In any case, Nancy Pelosi has been regarded by historians as one of the best Speakers of the House in the past hundred years. In addition to those specific bills I mentioned, she passed 430 bills through the House, all of which had majority support in the Senate, and yet none of which passed. Because Senate Democrats were too scared to make Republicans own up to their obstructionism and actually read from the phone books to stop them from passing bills covering, among other things, infant nutrition.
The Public Option, which 50% of Republicans supported, died in the Senate. As did a significant portion of the Recovery and Reinvestment Act, which it is now abundantly clear wasn't enough. Unemployment benefit extensions, small business tax credits, a repeal of Don't Ask, Don't Tell, and additional infrastructure programs all languished due to the Democrats' unwillingness to challenge the notion that requiring 60% of the Senate to pass anything was normal.
And yet? It's Speaker Pelosi who loses her job title in January, whilst Senate Majority Leader Harry Reid keeps his gavel.
Whiskey.
Tango.
Foxtrot.
So what now?
We have divided government yet again, but unlike in 1994, the Senate remains in Democratic hands. With the House controlled by the opposition and the Senate still incapable of action, Democrats aren't going to be able to have any kind of a legislative agenda unless the filibuster gets changed. As luck would have it, the rule's two greatest defenders (Chris Dodd of CT and the late Robert Byrd of WV) are no longer in the Senate. Evan Bayh, who was the first Senator to ever threaten to filibuster his own party's bill, and indeed was the first to do so before the bill made it to the floor for debate, is also gone, though he seems to have had a deathbed conversion vis a vis autocratic obstructionism.

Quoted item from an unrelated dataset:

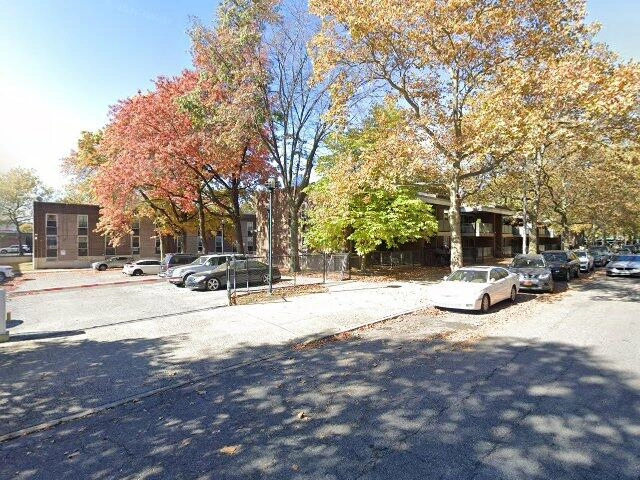 House image located at Brooklyn, NY 11207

So where does that leave us?
It takes 50+1 to change Senate rules upon the convening of a new Congress. And of those in the current Senate, Joe Lieberman, Mary Landrieu, Jay Rockefeller, Mark Pryor, Dianne Feinstein, Daniel Akaka, Carl Levin, and Jon Tester are going to need convincing. Four of them need to vote yes in order for a change to be made.
It's going to be an interesting first session, I tells you.
After that, my advice to Democrats is to pass jobs bill after jobs bill in the Senate. Simple pieces of legislation whose impact on employment can be easily quantified. And keep a running tally of the number of jobs that would be added to the economy had it not been for Republicans refusal to move on legislation simply because it was passed by Democrats. Run three-second TV spots featuring the number and a URL with the details and phone numbers for local Senators and Representatives. Either something will give, or the American People will know why it didn't.